## DIRECTION 1
Translate this sentence from the post about learning to code into Spanish: "But isn't this how we usually learn?"
## DIRECTION 2
Using the post about learning to code, decide whether each statement agrees with it. Answer yes or no for each, quoting the words of the post that settle it.
(a) The daughter asked her father not to remove the side-wheels.
(b) The author and his daughter went to a hardware store.
(c) The author advises beginners to keep watching video tutorials.
## DIRECTION 3
Carry on the post about learning to code from its final sentence, writing what comes next.

## TEXT PASSAGE
Today I went to the grocery store with my daughter and she was on her bike, which does have wheels, those side-wheels that helps kids while they are yet learning how to proper ride a bicycle. I was joking around with her saying that I'd take off the side-wheels so she would learn properly and for good and she went:

No dad, please don't! Or I'll keep falling forever

But isn't this how we usually learn? We must make mistakes and learn from them, improve ourselves and keep repeating the cycle until we don't make the same mistakes again. That's how I learnt at least, and that's how I LIKE to learn.

I have obviously watch video tutorials for this and that but that's my point. Keep coding tutorial content is like riding a wheeled bike. You can do that, but at the moment you get yourself into the market, get a big project or something, you're lost, and doomed.

If you're a beginner which just started learning or someone who is already learning for a while, looking for your first opportunity, STOP WATCHING VIDEO TUTORIALS, NOW. This will NOT give you what you're looking for.

## ITEMS

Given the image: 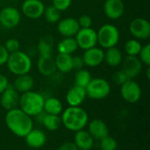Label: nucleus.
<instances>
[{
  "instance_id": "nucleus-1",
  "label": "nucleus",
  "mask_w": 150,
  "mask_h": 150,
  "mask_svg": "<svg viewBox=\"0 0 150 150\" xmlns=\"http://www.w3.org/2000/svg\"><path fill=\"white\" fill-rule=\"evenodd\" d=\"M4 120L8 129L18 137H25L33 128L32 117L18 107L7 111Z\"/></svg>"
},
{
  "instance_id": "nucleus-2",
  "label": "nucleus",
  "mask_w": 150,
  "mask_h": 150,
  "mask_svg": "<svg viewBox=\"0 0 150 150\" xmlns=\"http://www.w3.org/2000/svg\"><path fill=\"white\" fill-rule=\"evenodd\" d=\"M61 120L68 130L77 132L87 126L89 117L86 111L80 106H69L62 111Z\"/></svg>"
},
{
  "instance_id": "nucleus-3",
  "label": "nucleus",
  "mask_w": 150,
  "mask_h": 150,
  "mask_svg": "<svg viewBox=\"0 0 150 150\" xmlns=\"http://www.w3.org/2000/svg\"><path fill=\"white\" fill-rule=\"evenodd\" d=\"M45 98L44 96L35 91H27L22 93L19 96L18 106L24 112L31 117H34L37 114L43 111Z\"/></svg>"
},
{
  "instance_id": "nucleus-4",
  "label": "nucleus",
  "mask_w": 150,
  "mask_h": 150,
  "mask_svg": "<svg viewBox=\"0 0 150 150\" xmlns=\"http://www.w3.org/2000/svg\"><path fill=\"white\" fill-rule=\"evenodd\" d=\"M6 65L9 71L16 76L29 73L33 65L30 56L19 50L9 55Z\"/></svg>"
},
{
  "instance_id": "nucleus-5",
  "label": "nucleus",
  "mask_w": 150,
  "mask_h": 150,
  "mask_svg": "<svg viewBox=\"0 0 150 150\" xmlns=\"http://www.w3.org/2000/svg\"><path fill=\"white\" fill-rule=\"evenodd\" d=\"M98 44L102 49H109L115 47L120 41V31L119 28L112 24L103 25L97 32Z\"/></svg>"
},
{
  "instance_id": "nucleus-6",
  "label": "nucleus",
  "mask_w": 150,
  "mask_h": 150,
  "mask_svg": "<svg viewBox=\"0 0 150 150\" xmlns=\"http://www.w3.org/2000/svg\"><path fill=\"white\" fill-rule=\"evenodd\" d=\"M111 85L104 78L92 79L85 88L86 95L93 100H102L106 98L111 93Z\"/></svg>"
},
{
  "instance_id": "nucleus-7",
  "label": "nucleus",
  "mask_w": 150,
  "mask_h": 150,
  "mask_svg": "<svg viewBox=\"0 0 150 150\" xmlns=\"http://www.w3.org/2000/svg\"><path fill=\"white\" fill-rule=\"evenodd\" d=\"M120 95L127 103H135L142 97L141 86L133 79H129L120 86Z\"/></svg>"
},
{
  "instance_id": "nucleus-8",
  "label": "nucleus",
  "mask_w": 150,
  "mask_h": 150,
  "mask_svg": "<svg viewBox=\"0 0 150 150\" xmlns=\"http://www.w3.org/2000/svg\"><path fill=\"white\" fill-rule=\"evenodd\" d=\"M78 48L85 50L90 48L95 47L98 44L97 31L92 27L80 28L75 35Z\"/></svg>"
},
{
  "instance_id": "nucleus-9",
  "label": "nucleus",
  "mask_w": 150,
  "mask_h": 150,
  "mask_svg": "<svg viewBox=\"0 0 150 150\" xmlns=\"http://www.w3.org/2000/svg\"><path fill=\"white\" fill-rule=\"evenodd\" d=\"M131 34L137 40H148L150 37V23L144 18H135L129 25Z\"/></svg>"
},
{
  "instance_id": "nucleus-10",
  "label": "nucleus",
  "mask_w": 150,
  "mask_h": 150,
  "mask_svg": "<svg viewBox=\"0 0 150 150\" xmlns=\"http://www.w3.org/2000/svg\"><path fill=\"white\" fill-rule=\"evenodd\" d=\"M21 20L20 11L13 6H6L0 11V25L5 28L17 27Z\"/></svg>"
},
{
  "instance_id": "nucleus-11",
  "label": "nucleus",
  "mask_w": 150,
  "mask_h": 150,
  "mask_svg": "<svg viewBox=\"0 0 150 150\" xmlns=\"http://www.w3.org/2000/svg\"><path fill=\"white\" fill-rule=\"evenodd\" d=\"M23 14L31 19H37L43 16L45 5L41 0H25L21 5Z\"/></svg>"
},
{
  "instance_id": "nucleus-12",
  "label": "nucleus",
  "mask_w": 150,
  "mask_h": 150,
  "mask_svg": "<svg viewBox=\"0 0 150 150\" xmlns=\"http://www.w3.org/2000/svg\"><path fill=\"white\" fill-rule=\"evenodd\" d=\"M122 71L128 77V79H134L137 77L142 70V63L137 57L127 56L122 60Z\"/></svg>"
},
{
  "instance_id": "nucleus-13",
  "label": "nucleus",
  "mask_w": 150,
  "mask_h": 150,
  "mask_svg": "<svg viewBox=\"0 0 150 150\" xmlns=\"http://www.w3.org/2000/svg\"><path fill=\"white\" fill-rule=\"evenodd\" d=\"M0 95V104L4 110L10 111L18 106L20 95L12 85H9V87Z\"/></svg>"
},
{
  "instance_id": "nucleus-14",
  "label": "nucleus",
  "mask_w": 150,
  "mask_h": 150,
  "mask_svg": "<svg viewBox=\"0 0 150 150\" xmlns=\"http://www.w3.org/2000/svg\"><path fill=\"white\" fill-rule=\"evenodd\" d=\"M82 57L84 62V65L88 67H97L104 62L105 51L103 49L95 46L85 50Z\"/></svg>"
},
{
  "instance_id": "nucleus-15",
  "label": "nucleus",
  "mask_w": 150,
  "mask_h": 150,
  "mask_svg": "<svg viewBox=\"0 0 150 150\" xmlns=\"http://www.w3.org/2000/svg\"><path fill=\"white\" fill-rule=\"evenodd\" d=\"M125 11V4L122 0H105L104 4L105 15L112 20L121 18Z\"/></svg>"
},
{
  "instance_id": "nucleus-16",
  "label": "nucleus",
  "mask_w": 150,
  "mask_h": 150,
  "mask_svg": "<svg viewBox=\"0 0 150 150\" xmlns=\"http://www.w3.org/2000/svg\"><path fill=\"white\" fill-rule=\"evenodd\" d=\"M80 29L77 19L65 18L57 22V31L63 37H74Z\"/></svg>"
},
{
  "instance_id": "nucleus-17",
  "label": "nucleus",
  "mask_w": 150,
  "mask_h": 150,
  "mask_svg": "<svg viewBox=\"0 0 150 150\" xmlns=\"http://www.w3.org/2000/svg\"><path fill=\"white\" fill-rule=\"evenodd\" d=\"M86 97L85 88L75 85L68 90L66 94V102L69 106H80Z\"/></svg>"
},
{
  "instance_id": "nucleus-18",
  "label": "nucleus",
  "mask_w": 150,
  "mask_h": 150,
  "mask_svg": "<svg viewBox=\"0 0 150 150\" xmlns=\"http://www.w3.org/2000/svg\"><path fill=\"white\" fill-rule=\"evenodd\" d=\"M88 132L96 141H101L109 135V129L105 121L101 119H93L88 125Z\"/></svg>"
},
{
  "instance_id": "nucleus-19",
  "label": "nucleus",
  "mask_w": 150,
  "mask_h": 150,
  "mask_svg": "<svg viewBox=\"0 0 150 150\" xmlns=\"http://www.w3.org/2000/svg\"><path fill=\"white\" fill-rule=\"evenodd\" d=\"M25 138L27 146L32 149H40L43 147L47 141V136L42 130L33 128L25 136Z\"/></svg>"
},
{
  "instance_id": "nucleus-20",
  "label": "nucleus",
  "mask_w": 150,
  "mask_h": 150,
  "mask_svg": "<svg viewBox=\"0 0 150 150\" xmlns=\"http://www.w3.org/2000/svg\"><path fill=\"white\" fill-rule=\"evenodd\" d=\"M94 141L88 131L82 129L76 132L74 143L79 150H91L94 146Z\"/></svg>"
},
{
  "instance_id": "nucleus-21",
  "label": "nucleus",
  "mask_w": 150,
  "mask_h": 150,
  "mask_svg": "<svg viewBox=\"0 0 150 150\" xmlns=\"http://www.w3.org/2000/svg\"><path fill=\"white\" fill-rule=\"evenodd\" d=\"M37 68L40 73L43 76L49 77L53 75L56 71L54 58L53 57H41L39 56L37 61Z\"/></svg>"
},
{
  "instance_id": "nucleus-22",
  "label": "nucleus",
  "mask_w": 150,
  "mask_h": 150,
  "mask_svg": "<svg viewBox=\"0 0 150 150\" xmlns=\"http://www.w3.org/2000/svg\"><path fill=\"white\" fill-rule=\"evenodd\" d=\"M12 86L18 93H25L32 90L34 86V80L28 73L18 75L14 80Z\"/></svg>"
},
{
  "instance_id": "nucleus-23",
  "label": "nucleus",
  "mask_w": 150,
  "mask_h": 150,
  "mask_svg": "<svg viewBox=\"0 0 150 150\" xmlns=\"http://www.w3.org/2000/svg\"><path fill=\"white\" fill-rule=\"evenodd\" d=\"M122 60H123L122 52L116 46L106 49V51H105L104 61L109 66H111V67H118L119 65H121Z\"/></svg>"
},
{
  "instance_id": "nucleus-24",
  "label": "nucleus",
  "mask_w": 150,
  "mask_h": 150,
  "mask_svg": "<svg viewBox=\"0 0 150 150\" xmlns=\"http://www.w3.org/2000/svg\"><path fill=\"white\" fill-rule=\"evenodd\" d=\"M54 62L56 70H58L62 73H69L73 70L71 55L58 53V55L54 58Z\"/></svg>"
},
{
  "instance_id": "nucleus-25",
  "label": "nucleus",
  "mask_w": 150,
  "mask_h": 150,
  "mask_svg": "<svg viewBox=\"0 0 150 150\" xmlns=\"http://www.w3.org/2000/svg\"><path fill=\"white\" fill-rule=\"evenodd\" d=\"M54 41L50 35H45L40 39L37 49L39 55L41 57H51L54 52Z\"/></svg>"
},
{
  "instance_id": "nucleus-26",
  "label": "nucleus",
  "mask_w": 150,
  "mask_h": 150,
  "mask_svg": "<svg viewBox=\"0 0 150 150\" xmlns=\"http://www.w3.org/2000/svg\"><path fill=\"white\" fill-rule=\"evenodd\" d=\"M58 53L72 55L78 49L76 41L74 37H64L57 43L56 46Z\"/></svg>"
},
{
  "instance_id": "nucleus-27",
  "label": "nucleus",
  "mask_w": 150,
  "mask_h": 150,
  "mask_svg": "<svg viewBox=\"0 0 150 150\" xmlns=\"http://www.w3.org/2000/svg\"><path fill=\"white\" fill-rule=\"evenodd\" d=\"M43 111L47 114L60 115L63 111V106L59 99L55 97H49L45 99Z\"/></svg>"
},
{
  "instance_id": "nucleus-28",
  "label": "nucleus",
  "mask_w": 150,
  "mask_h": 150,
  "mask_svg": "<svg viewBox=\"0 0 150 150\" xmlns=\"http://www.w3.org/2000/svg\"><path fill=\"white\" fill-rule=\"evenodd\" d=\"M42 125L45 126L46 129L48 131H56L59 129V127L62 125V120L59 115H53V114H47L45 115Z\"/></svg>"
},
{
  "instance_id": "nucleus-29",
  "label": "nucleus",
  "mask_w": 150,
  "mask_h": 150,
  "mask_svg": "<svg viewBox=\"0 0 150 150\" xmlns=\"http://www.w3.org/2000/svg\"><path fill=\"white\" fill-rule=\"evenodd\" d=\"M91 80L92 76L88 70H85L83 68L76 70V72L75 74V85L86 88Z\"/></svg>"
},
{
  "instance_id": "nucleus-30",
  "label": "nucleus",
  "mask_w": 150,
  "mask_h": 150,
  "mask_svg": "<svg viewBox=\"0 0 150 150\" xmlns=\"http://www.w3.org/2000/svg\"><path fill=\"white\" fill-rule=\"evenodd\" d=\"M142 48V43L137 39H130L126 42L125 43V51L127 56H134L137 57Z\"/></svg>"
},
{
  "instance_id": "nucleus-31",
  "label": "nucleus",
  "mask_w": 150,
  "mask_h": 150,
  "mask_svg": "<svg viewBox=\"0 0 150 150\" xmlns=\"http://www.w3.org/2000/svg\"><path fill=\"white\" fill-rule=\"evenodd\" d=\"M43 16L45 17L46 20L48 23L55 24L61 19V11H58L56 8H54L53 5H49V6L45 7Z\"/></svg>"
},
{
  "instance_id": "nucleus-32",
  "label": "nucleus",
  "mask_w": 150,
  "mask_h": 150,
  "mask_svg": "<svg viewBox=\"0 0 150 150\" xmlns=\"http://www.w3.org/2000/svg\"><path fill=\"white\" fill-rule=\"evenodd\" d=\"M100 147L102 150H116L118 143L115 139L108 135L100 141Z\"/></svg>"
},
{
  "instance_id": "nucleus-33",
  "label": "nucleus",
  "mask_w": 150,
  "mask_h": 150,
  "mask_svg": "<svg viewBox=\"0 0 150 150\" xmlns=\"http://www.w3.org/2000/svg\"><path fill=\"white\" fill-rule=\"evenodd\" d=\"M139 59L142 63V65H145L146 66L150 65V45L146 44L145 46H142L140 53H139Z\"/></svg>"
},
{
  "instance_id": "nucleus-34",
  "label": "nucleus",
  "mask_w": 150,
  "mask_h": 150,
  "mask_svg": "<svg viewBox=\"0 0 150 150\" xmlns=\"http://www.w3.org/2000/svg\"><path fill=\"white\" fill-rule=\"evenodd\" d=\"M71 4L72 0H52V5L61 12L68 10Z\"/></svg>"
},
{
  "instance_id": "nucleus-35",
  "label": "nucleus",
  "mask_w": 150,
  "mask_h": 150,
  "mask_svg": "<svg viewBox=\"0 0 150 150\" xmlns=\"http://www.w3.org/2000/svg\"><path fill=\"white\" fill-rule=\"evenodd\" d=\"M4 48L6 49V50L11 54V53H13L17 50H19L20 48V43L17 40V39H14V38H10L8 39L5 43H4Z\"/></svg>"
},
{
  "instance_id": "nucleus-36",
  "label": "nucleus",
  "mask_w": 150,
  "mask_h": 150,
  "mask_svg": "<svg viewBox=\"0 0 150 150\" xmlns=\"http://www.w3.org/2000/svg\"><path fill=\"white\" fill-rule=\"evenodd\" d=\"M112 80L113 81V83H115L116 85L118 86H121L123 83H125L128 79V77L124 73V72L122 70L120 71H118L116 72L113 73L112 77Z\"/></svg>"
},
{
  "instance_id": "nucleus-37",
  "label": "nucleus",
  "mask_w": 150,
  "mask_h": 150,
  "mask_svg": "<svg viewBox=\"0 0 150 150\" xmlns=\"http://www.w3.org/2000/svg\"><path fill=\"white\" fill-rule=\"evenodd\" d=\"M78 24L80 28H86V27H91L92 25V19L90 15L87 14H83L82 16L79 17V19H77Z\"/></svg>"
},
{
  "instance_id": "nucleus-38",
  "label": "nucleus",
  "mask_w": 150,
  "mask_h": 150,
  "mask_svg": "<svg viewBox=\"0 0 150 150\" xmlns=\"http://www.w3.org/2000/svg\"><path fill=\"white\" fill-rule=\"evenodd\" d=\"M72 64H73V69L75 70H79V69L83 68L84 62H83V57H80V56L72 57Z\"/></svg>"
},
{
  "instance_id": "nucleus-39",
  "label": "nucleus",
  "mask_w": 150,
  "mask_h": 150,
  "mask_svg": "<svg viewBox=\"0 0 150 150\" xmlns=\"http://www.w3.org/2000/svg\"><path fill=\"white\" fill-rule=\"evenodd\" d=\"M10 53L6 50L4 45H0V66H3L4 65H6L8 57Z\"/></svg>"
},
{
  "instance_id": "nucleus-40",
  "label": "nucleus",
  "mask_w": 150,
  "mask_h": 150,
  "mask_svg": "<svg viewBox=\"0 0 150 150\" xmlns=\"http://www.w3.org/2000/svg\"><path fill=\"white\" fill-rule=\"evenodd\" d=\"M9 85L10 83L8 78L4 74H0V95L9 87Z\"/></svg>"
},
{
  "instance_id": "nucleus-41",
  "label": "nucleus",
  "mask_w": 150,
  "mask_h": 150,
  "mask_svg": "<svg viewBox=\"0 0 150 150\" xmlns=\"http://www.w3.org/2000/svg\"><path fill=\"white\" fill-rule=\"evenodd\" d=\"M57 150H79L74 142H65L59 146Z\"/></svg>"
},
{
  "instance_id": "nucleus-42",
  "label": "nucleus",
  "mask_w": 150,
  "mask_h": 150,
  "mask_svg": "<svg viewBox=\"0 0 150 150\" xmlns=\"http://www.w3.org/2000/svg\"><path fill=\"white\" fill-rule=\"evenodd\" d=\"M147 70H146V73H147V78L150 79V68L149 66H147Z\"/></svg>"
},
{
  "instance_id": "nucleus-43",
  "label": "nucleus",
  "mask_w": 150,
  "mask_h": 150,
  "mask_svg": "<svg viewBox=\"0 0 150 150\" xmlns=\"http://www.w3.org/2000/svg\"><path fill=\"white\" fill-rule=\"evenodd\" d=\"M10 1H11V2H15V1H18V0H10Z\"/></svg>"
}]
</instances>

## EXERCISE RESULT 1
¿Pero no es así como solemos aprender?

## EXERCISE RESULT 2
(a) Yes: "No dad, please don't!"
(b) No: "Today I went to the grocery store"
(c) No: "STOP WATCHING VIDEO TUTORIALS, NOW."

## EXERCISE RESULT 3
One of the fastest way to learn new technology is a 2 steps guide:

1 - Read the docs

2 - Code

Did you notice I didn't add a "watch a youtube tutorial for it?" Because that's not gonna get you to learn stuff, you will be just a code-parrot, at the most. Code parrot is someone that only knows how to reproduce/copy-and-paste code.

To get a job you must know some answers and those answers are only given to you when you practice, when you try to code and debug why the heck it is not working, and keep digging the problem and the internet about it until you finally solve that issue, and my friend, that is the precise moment where you learn the most.

And it doesn't really matter "what to code".

Oh Rômulo, but I have no ideas, how can I start?

It doesn't really matter what you will code, don't expect you're build a world saving startup on your first projects, as a matter of fact, you should even delete that code after you're done with it. Just keep coding, useless stuff, that's how you practice.

So this is my advice to you, stop copying and pasting tutorial's code from youtube, start creating your own code, from the scratch, and if you're out of ideas on what to create, why don't you help open-source projects, libraries? That might even get you that job you're looking for, or at least some real-world experience to leverage the next interview ;)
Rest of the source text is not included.